WHAT THE TASK ASKS: Return the records from their start through the line containing "damaged roof [6, 0, 163, 99]", including that line, and copy each line without any change. Leave the pictures out of your answer.

Excerpts of labeled region data:
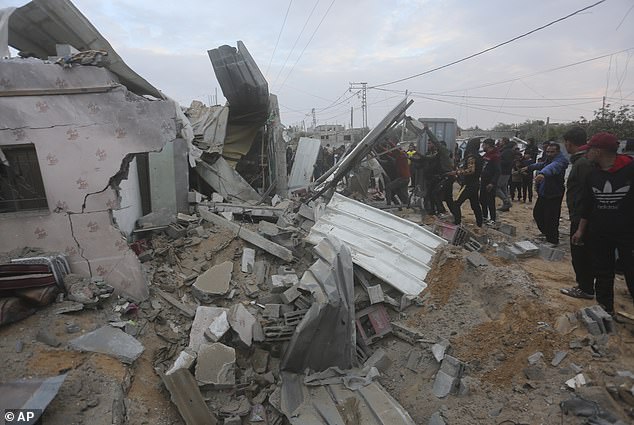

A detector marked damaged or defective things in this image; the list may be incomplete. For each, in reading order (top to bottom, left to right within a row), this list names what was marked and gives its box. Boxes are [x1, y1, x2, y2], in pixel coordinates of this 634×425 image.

damaged roof [6, 0, 163, 99]
cracked wall [0, 58, 183, 300]
broken concrete block [256, 220, 278, 237]
damaged roof [304, 192, 444, 294]
broken concrete block [464, 250, 488, 266]
broken concrete block [193, 258, 235, 298]
broken concrete block [266, 272, 296, 292]
broken concrete block [278, 284, 302, 304]
broken concrete block [69, 324, 143, 362]
broken concrete block [164, 348, 196, 374]
broken concrete block [188, 304, 227, 352]
broken concrete block [195, 342, 235, 388]
broken concrete block [205, 310, 230, 342]
broken concrete block [227, 304, 256, 346]
broken concrete block [251, 346, 268, 372]
broken concrete block [360, 348, 390, 372]
broken concrete block [430, 338, 450, 362]
broken concrete block [584, 304, 612, 334]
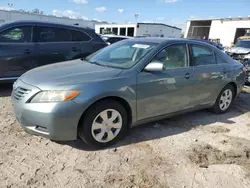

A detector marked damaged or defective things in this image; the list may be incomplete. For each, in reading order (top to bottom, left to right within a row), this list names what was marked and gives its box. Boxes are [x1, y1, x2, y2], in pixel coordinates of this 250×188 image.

TASK RESPONSE:
A detector marked damaged or defective things in this image; the list may be incomplete. For each, in reading order (top to bottom, left to right within a row), this list names what was marked and gives its box. Boxes are [x1, y1, x2, y2], in pixel coordinates of this 634×425 image.

damaged roof [6, 0, 163, 99]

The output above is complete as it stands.